• [Document text]
In August 1966, Kenneth McDuff was 19 and on parole when he decided, for fun, to murder three Texas teenagers, a girl and two boys.
The crime became known as the “Broomstick Murders,” so-called because of the weapon McDuff used to crush the girl’s throat after raping her.
The crime brought him the death penalty — but three decades later, McDuff strode out of prison, paroled for a second time. This decision by Texas authorities may have taken the lives of a dozen or more people. No one knows for sure how many McDuff killed.
A lowlife from the start, Kenneth was the younger of two sons of J. A. and Addie McDuff of Rosebud, Texas. The couple had four daughters as well, but it was the boys who snatched the spotlight.
Elder brother Lonnie was a violent troublemaker, who died in a fight over a woman in 1986. Kenneth idolized Lonnie but would eventually overshadow him as a monster. One hardened lawman called McDuff the most vicious and savage person he’d ever seen. A psychologist who examined him said he had no soul.
Neither abuse nor poverty caused McDuff’s problems. His hardworking parents made a comfortable living running a couple of businesses. Mom, especially, doted on her younger son.
Addie was known as “Pistol Packing Mama McDuff,” a nickname she earned through her efforts to shield Kenneth from any form of criticism or discipline. She’d angrily confront anyone who said her boy had done something wrong—including teachers and the school bus driver. Sometimes she’d show up with a firearm in her hand, wrote Gary M. Lavergne in his book, “Bad Boy from Rosebud.”
Pampered and spoiled, McDuff grew into a bully. He pushed his classmates around until one of them challenged him to a fight—and beat him badly. Soon after that, he dropped out of school before completing eighth grade.
A string of burglaries in 1964 landed the hulking youth—6 foot 3 and more than 200 pounds—in jail for the first time. The four-year sentence ended in a little more than a year, with parole in December 1965.
On the hot summer night of August 6, 1966, McDuff and a buddy, Roy Dale Green, 18 — a dimwit fascinated by his friend’s boasts of sexual conquests and cruelty — took a booze-fueled drive to Fort Worth. They spotted three teenagers—Mark Dunnam, 15; his cousin, Robert Brand, 17, and Brand’s pretty girlfriend, Edna Louise Sullivan, 16 — chatting near a Ford in a schoolyard.
At gunpoint, McDuff forced the trio into the trunk of the Ford. With Green following in McDuff’s car, he drove to an isolated field. There, he dragged the girl out of the trunk and shot the boys in the face as they begged for their lives.

• [Information given]
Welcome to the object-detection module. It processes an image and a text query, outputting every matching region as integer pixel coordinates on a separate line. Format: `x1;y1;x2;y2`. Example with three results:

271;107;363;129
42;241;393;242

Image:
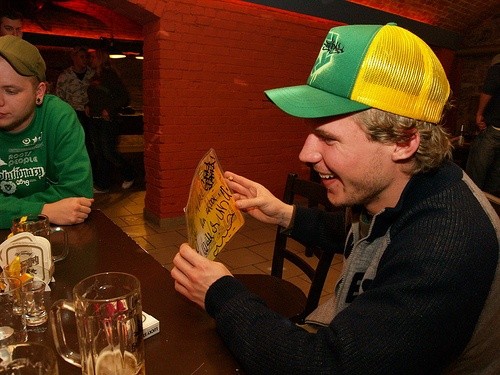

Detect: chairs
231;172;346;326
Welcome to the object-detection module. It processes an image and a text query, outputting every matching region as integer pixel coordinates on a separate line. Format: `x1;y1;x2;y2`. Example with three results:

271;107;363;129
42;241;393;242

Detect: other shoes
93;179;134;193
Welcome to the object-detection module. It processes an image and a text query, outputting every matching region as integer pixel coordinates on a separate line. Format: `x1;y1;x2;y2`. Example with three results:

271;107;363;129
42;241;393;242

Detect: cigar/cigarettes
227;175;233;180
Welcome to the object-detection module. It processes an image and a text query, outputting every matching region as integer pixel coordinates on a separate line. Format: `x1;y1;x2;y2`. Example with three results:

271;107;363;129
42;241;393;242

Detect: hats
263;22;451;125
0;34;47;81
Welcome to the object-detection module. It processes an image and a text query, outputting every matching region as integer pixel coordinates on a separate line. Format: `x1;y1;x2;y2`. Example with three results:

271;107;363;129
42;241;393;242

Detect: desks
0;209;249;375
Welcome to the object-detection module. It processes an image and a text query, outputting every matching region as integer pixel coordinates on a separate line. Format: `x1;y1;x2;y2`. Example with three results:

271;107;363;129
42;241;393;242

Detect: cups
14;215;70;279
21;281;49;327
0;277;31;349
49;271;146;375
0;342;61;375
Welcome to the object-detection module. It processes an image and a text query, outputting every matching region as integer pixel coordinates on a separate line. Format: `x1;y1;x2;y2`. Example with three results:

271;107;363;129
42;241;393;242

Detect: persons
0;33;95;227
473;46;499;193
170;22;500;375
56;44;99;195
88;44;133;194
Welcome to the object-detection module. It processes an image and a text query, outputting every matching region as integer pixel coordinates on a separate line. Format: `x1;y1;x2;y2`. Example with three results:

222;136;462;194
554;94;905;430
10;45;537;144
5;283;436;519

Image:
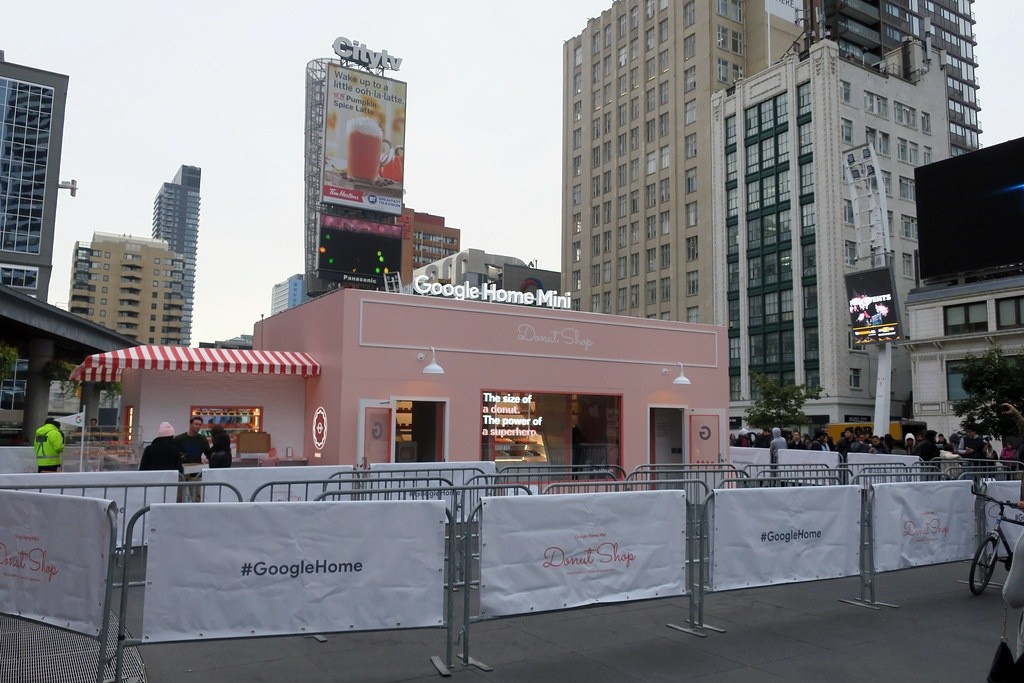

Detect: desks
97;452;139;472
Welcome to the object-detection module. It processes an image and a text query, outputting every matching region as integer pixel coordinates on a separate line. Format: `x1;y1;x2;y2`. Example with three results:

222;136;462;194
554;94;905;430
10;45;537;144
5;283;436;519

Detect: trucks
826;418;929;446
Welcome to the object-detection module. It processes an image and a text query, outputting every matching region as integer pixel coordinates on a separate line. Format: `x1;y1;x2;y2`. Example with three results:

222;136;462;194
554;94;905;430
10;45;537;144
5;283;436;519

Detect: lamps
663;362;691;384
417;347;444;374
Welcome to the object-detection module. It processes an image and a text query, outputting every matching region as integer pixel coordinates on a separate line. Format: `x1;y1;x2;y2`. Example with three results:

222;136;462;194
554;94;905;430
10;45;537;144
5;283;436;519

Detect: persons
939;444;961;478
770;427;788;457
1018;441;1024;470
572;415;586;480
174;415;211;477
958;423;986;480
984;444;998;477
140;422;184;474
207;425;232;468
739;429;750;447
34;417;64;473
916;430;940;466
1000;439;1017;480
754;428;774;448
949;431;962;450
87;419;103;441
1002;529;1024;660
938;433;947;446
787;427;918;463
915;432;922;441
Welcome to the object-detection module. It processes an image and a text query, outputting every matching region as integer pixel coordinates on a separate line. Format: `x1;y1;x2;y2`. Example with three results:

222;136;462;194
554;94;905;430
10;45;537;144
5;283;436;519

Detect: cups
347;117;394;184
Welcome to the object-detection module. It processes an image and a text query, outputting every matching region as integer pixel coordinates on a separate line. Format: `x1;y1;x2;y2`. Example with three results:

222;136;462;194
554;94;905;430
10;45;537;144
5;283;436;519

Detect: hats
740;429;749;436
925;430;937;439
158;422;174;437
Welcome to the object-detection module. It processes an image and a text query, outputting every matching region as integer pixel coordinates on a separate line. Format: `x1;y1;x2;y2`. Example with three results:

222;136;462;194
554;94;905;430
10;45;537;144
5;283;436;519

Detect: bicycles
967;484;1024;594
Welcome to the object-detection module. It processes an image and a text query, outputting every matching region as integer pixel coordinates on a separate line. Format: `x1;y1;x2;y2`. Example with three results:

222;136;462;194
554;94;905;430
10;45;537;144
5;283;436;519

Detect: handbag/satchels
987;642;1024;683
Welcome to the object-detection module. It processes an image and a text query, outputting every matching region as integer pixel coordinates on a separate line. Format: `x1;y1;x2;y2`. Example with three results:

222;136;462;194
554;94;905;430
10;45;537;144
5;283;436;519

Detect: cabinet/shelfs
496;397;546;459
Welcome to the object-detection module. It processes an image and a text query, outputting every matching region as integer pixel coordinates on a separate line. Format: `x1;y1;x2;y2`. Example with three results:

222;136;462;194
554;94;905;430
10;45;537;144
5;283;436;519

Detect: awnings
70;344;321;382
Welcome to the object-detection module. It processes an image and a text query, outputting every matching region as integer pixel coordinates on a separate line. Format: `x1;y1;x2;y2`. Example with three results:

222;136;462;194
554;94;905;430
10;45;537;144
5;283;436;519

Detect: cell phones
997;405;1009;412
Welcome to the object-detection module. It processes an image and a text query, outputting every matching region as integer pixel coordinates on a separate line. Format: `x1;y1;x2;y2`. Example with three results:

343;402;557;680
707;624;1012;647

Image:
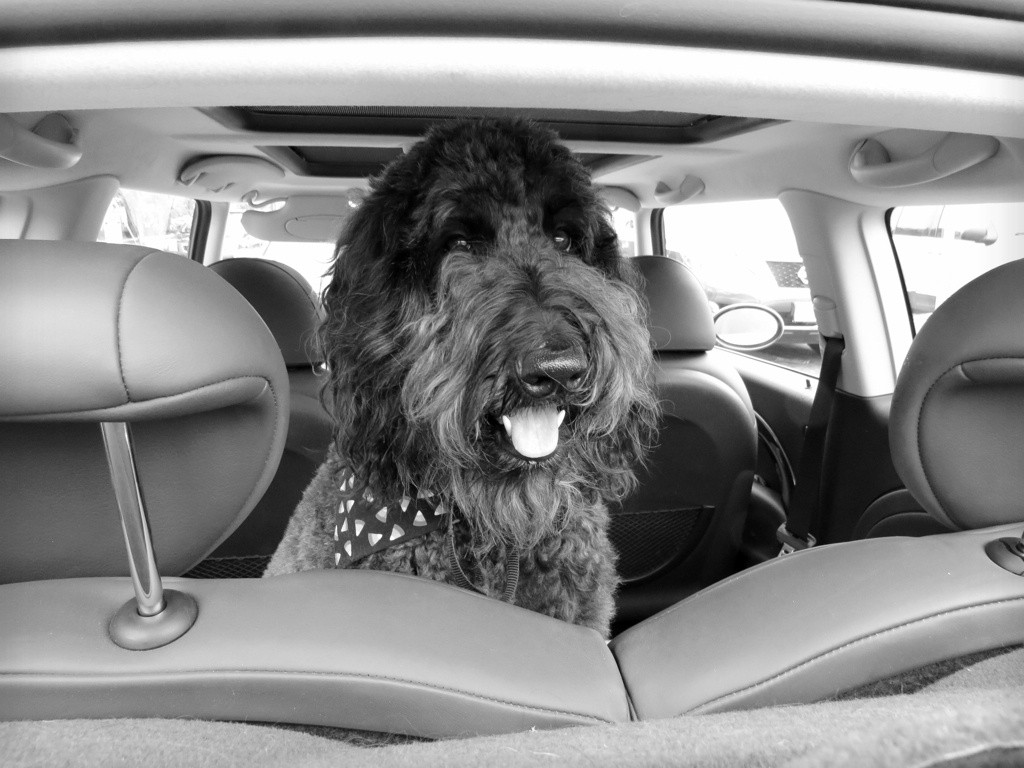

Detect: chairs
0;239;1024;741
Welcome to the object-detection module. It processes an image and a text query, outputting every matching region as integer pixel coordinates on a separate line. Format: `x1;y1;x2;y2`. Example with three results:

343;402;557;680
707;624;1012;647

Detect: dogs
262;115;663;642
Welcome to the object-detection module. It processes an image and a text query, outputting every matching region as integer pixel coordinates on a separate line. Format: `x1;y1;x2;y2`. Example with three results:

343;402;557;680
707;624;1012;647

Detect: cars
99;187;184;256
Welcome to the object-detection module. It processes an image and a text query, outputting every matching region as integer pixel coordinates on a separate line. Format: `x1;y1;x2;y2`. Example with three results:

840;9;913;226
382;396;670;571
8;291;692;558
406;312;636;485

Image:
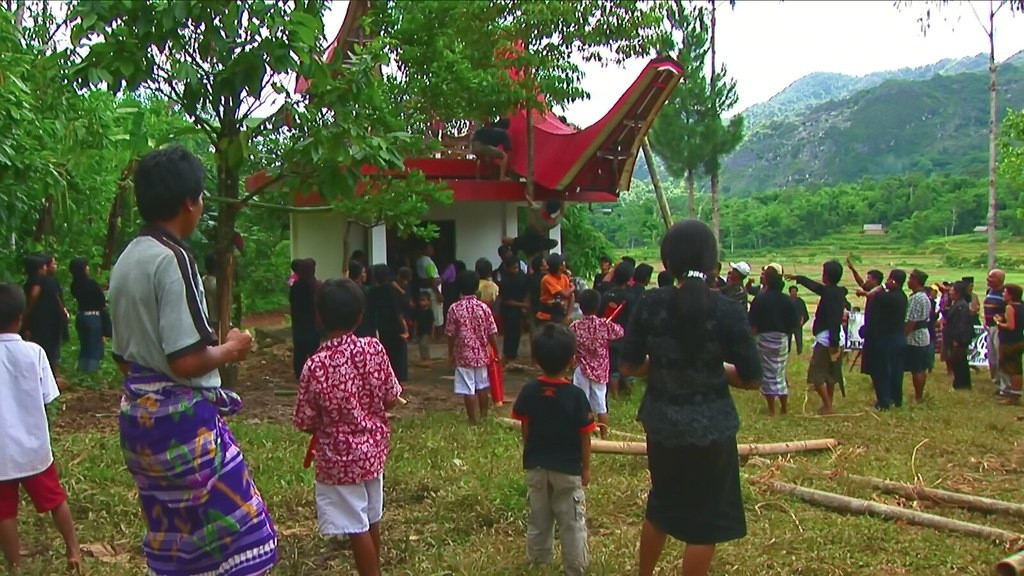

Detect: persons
509;320;597;576
617;218;764;576
68;257;112;375
290;275;402;576
107;145;278;575
287;198;1024;438
472;117;512;181
0;283;85;574
19;252;70;389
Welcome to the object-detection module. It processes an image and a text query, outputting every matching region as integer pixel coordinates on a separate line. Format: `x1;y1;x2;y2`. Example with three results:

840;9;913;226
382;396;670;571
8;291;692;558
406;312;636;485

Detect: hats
934;281;952;290
764;263;784;275
729;261;750;276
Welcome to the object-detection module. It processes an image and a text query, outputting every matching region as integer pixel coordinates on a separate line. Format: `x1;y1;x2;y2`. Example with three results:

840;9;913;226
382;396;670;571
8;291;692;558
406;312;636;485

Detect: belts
78;310;100;316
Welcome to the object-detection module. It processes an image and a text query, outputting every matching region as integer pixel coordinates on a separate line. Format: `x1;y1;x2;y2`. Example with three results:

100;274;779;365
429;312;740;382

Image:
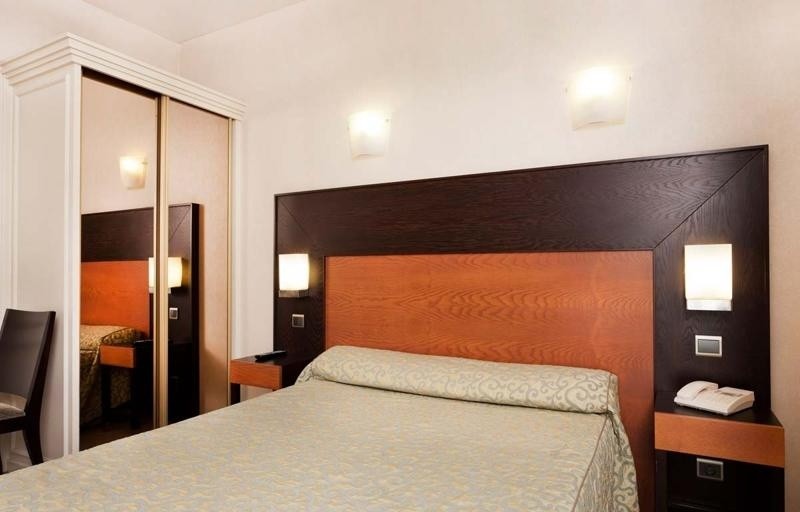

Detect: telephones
674;380;755;417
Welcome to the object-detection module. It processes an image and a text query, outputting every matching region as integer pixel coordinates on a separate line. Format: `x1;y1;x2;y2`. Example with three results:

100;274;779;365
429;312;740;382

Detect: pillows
295;344;618;415
80;325;136;351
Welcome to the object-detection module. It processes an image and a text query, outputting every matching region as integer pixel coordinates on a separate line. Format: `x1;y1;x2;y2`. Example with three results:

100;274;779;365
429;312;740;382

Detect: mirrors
80;65;231;453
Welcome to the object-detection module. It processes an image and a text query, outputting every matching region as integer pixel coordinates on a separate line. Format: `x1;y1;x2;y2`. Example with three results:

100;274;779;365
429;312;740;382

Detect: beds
0;345;640;512
80;324;136;428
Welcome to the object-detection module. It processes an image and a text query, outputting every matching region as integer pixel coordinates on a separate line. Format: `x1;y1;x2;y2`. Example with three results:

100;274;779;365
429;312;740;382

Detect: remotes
134;339;153;346
255;350;288;361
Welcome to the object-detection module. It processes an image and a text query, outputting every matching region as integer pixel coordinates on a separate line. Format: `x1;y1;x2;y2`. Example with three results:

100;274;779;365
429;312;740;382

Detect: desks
230;352;312;406
98;343;153;425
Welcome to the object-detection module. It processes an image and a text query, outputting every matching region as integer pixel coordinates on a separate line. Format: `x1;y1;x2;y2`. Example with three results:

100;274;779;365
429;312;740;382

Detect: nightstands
654;403;785;512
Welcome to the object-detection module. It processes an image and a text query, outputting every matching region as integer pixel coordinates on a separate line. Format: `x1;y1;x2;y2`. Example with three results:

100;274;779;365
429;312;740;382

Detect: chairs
1;308;56;475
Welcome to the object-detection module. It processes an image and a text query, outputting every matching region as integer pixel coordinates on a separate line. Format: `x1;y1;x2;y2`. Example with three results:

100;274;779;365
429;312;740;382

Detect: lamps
278;253;310;299
682;244;734;312
349;108;393;158
571;55;632;132
120;153;147;190
149;256;183;289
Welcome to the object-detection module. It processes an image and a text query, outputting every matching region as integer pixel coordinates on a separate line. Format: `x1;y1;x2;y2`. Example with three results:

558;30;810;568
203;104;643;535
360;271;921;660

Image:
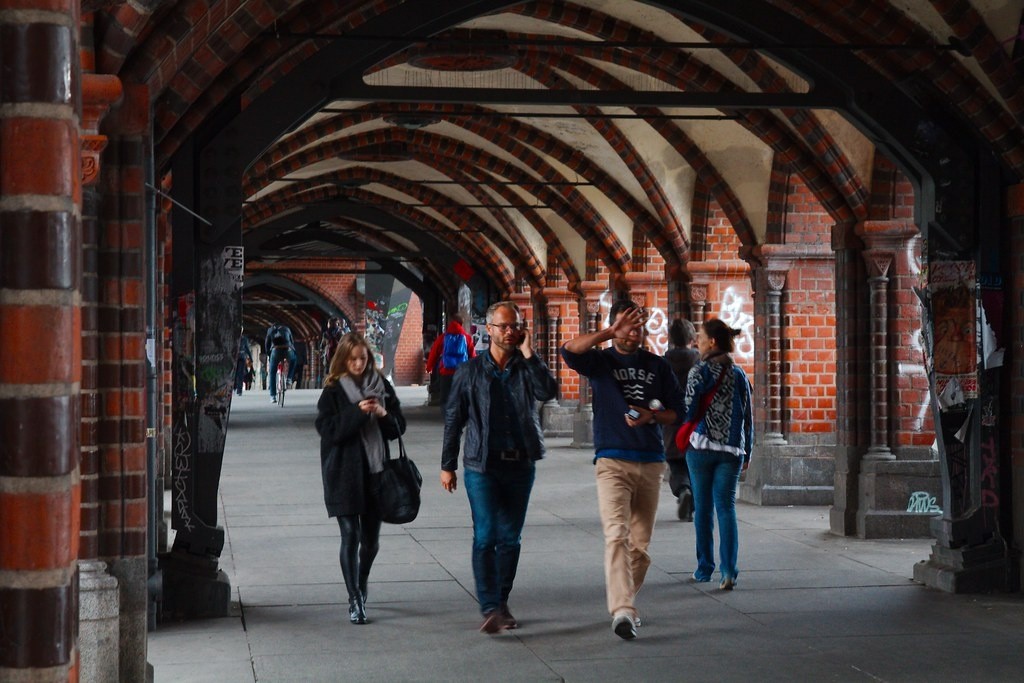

• [Given problem]
Continue the article on Kenneth McDuff and the Broomstick Murders, starting right after its last sentence.

• [Exercise response]
He raped the girl and violated her with the three-foot broomstick, before using it to break her neck. “Like you kill a possum,” Green later recalled McDuff saying.
Green led police to the bodies and confessed. “My God, I’ve got to tell somebody about it,” he told police between sobs.
At his November 1966 trial for Dunnam’s murder, McDuff insisted he had lent his car to Green and had no knowledge of the killings. The jury took less than four hours to find McDuff guilty, which meant death in the electric chair.
Green later pleaded guilty to participating in the murders of Dunnam and Sullivan and served about half of a 25-year sentence.
McDuff was on death row for six years when a Supreme Court decision temporarily struck down capital punishment in the United States. His sentence was commuted to life.
Mama McDuff hired a top attorney to win freedom for her boy. Between parole hearings, he took correspondence courses and generally stayed out of trouble. Before a 1981 hearing, he offered a $10,000 to a parole board member, which led to a bribery conviction.
By 1989, prison overcrowding made Texas authorities decide that it was safe to give some inmates their freedom. McDuff was among the 127 murderers and 20 death-row inmates who rode out of jail on a wave of paroles. Nine months later, he was back behind bars after pulling a knife on an African American teen. Inexplicably, by the end of 1990, he was out again, supporting himself by dealing drugs.
Soon — as McDuff’s parole officer predicted after first meeting him — dead girls started turning up in central Texas.
Witnesses saw two men abduct Colleen Reed, a 28-year-old accountant, at an Austin carwash on Dec. 29, 1991. Then Melissa Northrup, 22, a pregnant convenience-store worker, vanished in March 1992. Her body was found floating in a gravel quarry a few weeks later. She had been raped and strangled with a rope.
As with the Broomstick Murders, Kenneth had a sidekick for Reed’s killing. Police tracked down the sidekick, Alva Hank Worley, and he quickly offered the gruesome details of the girl’s death. Reed’s body was not found until 1998, so prosecutors tried McDuff for Northrup’s murder first.
In June 1992, a jury found him guilty. He died by lethal injection on November 17, 1998, more than three decades after he stepped onto death row for the first time. His last words were, “I am ready to be released. Release me.”
McDuff’s case sparked sweeping criminal justice changes in Texas. The state built new prisons and clamped down on paroles, imposing a 40-year minimum sentence for capital murder, Lavergne wrote. The changes became known as the “McDuff Laws.”